* **Task item**: Render the lines below as a Markdown table with two columns, Row and Line, putting a row number in the first and the line in the second and skipping any blank lines. Keep the pictures out of the table.

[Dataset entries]
******

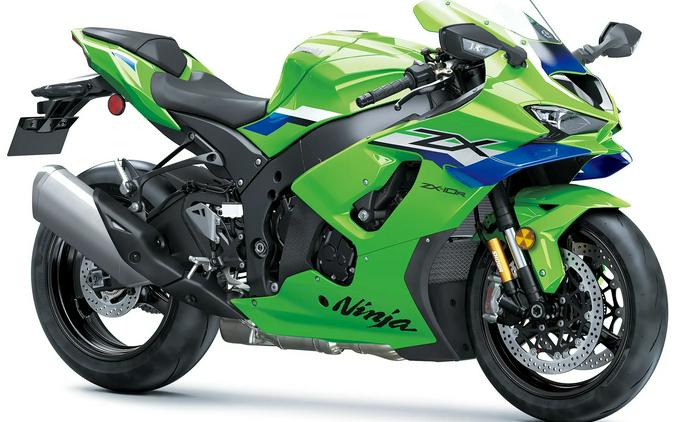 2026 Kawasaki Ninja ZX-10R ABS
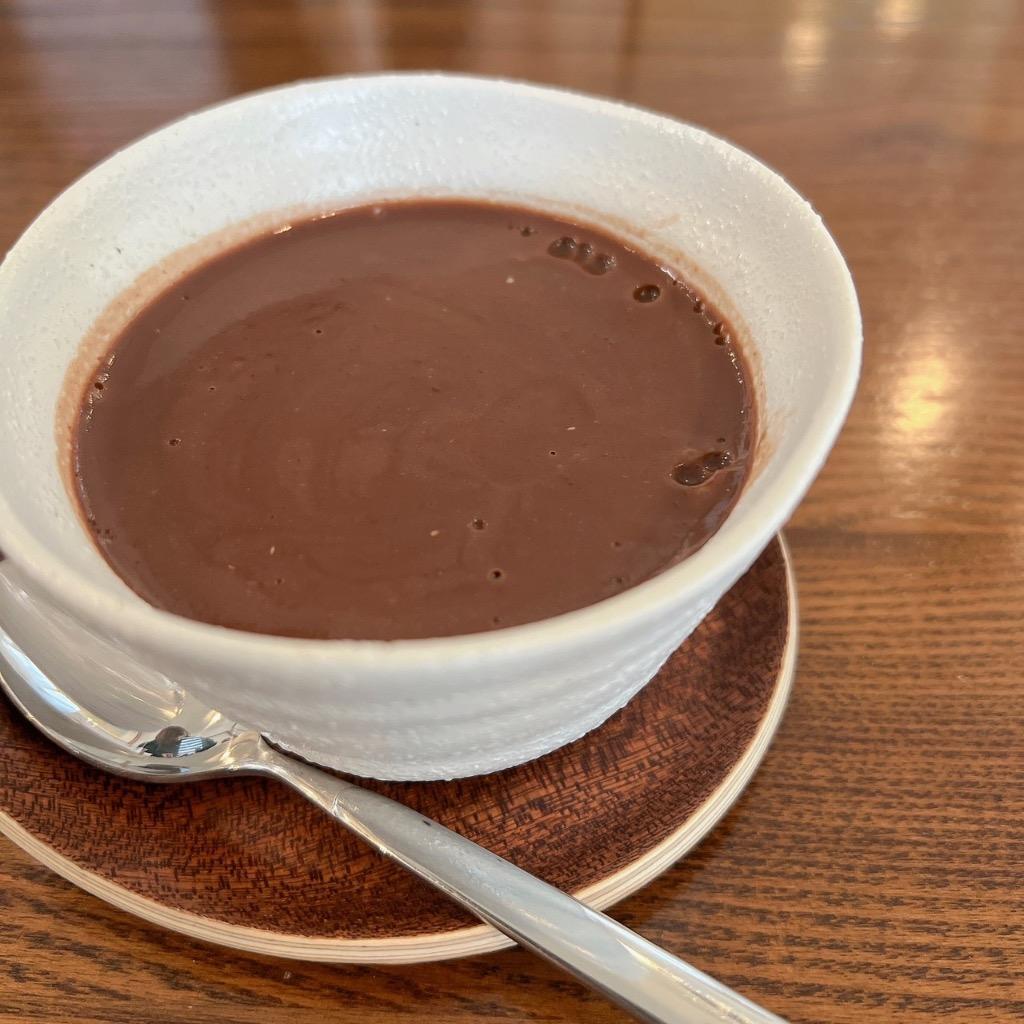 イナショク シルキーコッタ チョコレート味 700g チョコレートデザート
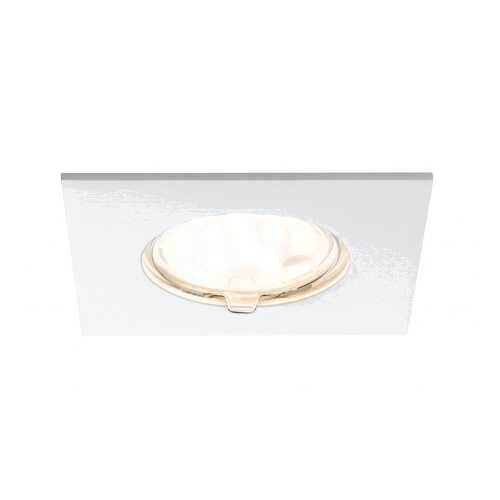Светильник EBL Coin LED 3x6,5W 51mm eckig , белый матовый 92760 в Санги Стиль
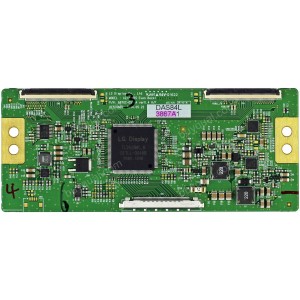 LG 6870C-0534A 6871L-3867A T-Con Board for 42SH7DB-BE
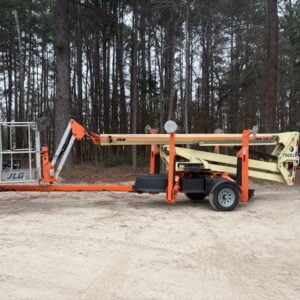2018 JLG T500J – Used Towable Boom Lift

******

* **Final answer**:
| Row | Line |
|---|---|
| 1 |  2026 Kawasaki Ninja ZX-10R ABS |
| 2 |  イナショク シルキーコッタ チョコレート味 700g チョコレートデザート |
| 3 | Светильник EBL Coin LED 3x6,5W 51mm eckig , белый матовый 92760 в Санги Стиль |
| 4 |  LG 6870C-0534A 6871L-3867A T-Con Board for 42SH7DB-BE |
| 5 | 2018 JLG T500J – Used Towable Boom Lift |